Some form of derivative action – effectively a velocity loop – is required for a stable position loop.  If a 
well-tuned velocity loop is closed in the amplifier, the Ixx31 derivative gain term in Turbo PMAC can be 
set to 0.  However, if there is no velocity loop closed externally, a positive value of Ixx31 will be required 
for stable operation. 

Note that in the Turbo PMAC, this gain acts on the derivative of the actual position, not on the derivative 
of the position error, as in some other controllers.  This permits the simple use of dual motor-and-load 
feedback with a separate sensor on the motor for derivative action (specified by Ixx04) from the sensor on 
the load for proportional and integral action (specified by Ixx03). 

Ixx33 Integral Gain Term 

The integral gain term set by Ixx33 provides for correction against steady-state errors caused by such 
effects as friction, gravitational loads, cutting loads, and analog offsets.  The integral gain term controls 
how fast the position error integrator term charges up and discharges; the higher the gain, the faster the 
action, 

Ixx34 is a single-bit variable that controls the time in which the integral gain term is active.  At the default 
value of 1, the integral gain is active only when the commanded velocity is zero (at move end).  When 
Ixx34 is 0, the integral gain term is always active.  When tuning the other terms, generally it is best to set 
Ixx34 to 1 to reduce the errors as much as possible without the integrator; if the remaining errors are 
small, it is then usually good practice to set Ixx34 to 0 to let the integrator dynamically compensate for 
the remaining errors. 

A feedback filter is error driven, so an error must exist between the commanded and actual positions 
before it takes any action.  The actions of feedforward, on the other hand, are dependent only on the 
commanded trajectory, and therefore do not require errors to cause action.  The basic idea of feedforward 
is to directly apply your best estimate of the control effort needed to execute the commanded trajectory, 
without waiting for position errors to build up.  The feedback terms then need to respond only to the 
errors in this estimate, which typically are quite small. 

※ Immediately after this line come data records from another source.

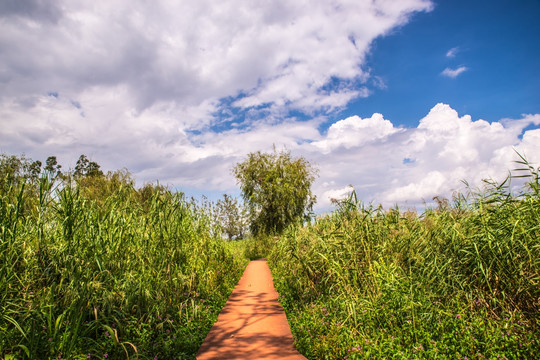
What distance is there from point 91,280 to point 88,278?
0.64 ft

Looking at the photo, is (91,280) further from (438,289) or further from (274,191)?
(274,191)

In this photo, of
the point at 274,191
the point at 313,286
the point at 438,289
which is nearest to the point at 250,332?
the point at 313,286

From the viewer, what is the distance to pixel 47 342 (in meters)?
3.63

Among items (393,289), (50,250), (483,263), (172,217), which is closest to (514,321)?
(483,263)

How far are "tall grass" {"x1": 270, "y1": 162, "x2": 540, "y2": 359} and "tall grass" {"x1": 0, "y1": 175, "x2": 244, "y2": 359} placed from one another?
2.23 m

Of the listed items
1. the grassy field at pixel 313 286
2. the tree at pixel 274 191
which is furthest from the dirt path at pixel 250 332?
the tree at pixel 274 191

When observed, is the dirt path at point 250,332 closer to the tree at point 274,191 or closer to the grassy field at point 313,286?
the grassy field at point 313,286

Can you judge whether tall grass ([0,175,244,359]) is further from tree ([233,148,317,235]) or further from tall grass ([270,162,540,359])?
tree ([233,148,317,235])

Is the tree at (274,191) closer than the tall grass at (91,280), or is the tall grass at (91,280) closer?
the tall grass at (91,280)

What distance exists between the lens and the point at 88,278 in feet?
14.1

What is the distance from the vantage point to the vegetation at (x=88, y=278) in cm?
368

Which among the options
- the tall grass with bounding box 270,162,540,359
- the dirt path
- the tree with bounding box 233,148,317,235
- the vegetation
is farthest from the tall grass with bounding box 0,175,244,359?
the tree with bounding box 233,148,317,235

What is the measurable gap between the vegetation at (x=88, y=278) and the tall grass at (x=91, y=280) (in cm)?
2

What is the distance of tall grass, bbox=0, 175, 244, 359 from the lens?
3.67 meters
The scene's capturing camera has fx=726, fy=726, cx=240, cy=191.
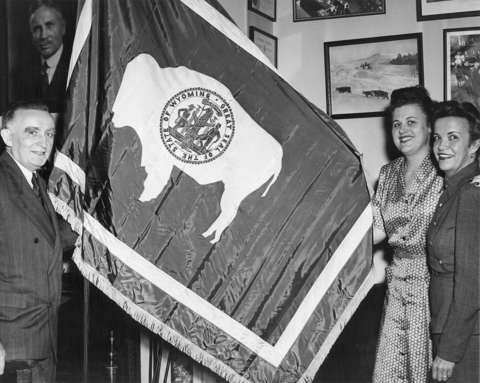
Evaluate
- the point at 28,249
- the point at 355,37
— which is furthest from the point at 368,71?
the point at 28,249

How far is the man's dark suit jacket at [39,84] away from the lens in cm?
350

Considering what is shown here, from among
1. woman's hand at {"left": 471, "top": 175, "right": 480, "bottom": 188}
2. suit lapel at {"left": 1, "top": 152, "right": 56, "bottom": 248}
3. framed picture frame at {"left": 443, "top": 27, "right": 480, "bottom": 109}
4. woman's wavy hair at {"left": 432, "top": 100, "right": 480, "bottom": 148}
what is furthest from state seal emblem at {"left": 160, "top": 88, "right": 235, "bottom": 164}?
framed picture frame at {"left": 443, "top": 27, "right": 480, "bottom": 109}

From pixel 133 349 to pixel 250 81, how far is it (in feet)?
5.49

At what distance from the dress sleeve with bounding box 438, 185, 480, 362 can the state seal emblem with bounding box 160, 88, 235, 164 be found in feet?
3.17

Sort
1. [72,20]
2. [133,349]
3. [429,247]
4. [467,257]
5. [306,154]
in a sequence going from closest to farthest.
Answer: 1. [467,257]
2. [429,247]
3. [306,154]
4. [72,20]
5. [133,349]

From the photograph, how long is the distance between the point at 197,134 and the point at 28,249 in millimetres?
794

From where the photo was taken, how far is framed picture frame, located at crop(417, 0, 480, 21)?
3869 millimetres

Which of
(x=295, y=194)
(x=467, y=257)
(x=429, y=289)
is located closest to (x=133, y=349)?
(x=295, y=194)

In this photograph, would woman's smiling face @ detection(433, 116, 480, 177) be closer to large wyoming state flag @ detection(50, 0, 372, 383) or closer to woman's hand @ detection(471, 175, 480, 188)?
woman's hand @ detection(471, 175, 480, 188)

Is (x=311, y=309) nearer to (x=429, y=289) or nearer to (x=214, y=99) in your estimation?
(x=429, y=289)

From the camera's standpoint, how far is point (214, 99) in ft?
9.60

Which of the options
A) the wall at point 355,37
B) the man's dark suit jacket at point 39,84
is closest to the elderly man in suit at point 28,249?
the man's dark suit jacket at point 39,84

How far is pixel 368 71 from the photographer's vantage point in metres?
4.03

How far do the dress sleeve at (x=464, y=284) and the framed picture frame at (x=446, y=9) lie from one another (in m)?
1.66
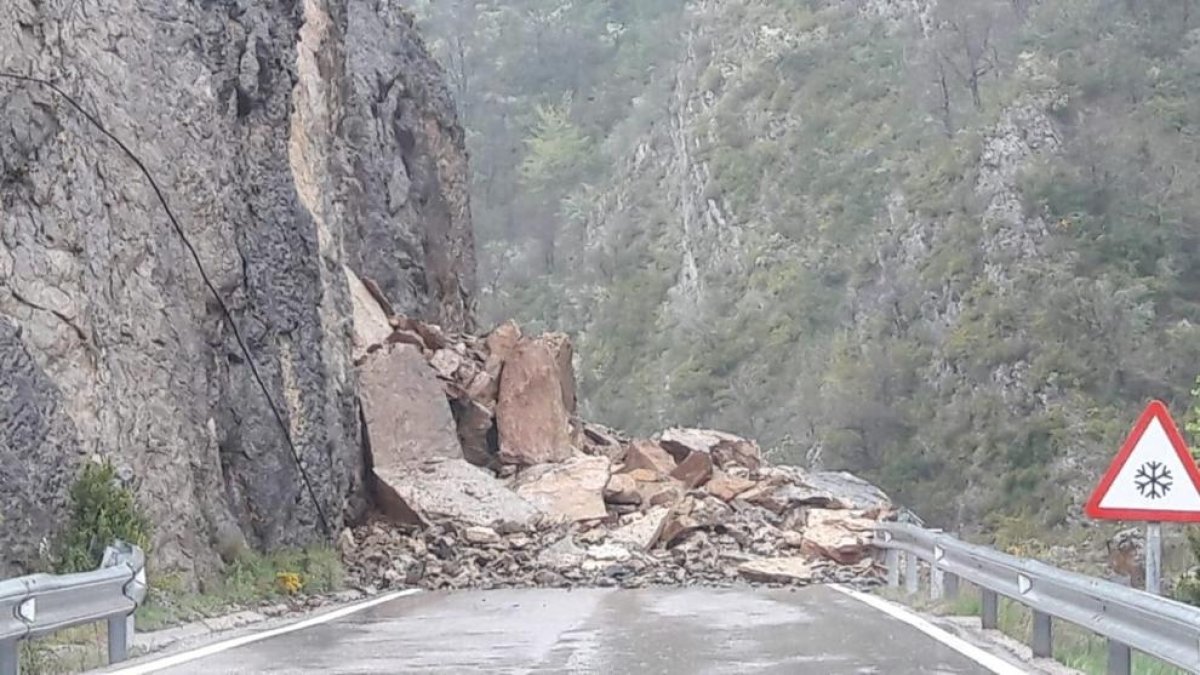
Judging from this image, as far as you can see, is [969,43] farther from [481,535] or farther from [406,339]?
[481,535]

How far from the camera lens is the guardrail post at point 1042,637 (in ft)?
32.3

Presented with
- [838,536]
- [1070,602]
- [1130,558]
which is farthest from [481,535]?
[1070,602]

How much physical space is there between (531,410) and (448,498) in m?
5.21

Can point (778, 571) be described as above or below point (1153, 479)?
below

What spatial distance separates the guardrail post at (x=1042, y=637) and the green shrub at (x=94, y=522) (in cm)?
742

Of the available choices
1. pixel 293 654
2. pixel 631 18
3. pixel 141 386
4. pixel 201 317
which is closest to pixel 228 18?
pixel 201 317

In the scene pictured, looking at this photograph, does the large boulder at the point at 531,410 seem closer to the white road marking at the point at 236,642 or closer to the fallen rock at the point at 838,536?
the fallen rock at the point at 838,536

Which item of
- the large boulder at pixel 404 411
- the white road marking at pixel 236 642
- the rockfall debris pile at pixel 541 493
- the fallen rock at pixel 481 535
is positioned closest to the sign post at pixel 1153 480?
the white road marking at pixel 236 642

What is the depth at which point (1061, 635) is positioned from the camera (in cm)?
1079

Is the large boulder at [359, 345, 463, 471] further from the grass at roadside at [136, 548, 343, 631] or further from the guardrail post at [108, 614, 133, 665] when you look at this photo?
the guardrail post at [108, 614, 133, 665]

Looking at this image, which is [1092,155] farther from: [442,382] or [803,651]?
[803,651]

In a well-tuned system, over 95 percent of the control effort can come from the feedforward terms, with 
the feedback terms just providing small corrections for disturbances and imperfections in the estimate.  
Turbo PMAC’s PID filter has velocity and acceleration feedforward terms, covered here, and a non-linear 
friction feedforward term, covered below under the heading Servo Loop Modifiers. 

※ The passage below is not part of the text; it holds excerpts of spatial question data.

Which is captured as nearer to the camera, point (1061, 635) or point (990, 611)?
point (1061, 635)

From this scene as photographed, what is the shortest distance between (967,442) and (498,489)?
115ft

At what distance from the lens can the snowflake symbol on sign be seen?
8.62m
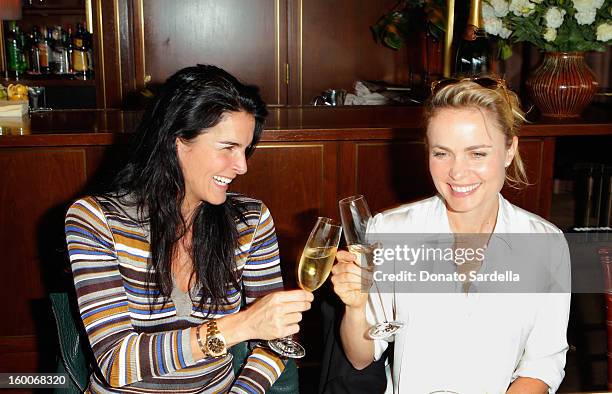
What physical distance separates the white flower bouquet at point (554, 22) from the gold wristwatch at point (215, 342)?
1818mm

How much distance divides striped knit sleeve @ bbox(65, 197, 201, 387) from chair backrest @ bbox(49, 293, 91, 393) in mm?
79

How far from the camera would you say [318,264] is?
4.64 feet

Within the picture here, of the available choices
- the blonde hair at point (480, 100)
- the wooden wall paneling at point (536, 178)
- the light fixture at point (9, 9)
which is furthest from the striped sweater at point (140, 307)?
the light fixture at point (9, 9)

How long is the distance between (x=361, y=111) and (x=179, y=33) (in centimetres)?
222

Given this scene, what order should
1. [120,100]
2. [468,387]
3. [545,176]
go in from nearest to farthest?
[468,387]
[545,176]
[120,100]

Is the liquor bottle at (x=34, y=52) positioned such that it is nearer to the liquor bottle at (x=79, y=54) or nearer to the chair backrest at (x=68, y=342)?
the liquor bottle at (x=79, y=54)

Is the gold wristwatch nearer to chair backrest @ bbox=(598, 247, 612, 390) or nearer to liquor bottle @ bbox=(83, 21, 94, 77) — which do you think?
chair backrest @ bbox=(598, 247, 612, 390)

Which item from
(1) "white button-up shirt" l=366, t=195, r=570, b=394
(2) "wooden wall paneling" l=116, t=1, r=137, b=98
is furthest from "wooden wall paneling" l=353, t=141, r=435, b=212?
(2) "wooden wall paneling" l=116, t=1, r=137, b=98

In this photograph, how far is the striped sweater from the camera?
149 cm

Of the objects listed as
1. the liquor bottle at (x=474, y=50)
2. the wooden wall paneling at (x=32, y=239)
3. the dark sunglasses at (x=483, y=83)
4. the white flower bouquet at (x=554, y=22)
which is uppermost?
the white flower bouquet at (x=554, y=22)

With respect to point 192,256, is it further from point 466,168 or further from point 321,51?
point 321,51

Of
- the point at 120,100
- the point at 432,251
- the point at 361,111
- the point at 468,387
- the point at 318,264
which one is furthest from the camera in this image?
the point at 120,100

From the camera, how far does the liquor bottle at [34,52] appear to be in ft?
15.9

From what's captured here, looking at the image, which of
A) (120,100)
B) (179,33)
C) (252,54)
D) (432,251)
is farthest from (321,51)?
(432,251)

Ixx32 Velocity Feedforward Term 

The velocity feedforward term Ixx32 adds an amount to the control effort that is directly proportional to 
the commanded velocity, to overcome potential position errors that would be proportional to velocity.  
These errors can come from several sources.  The first source, and the dominant one, is from the velocity 
feedback term that provides the required damping for stability, whether done in the Turbo PMAC (the 
Ixx31 term) or externally.  Other minor sources of velocity related errors include magnetic losses in the 
motor and actual viscous damping losses. 

Properly set velocity feedforward will eliminate following error components that are proportional to 
velocity.  If the Turbo PMAC is closing the velocity loop for the motor, typically the optimal Ixx32 will 
be equal to, or slightly greater than Ixx31.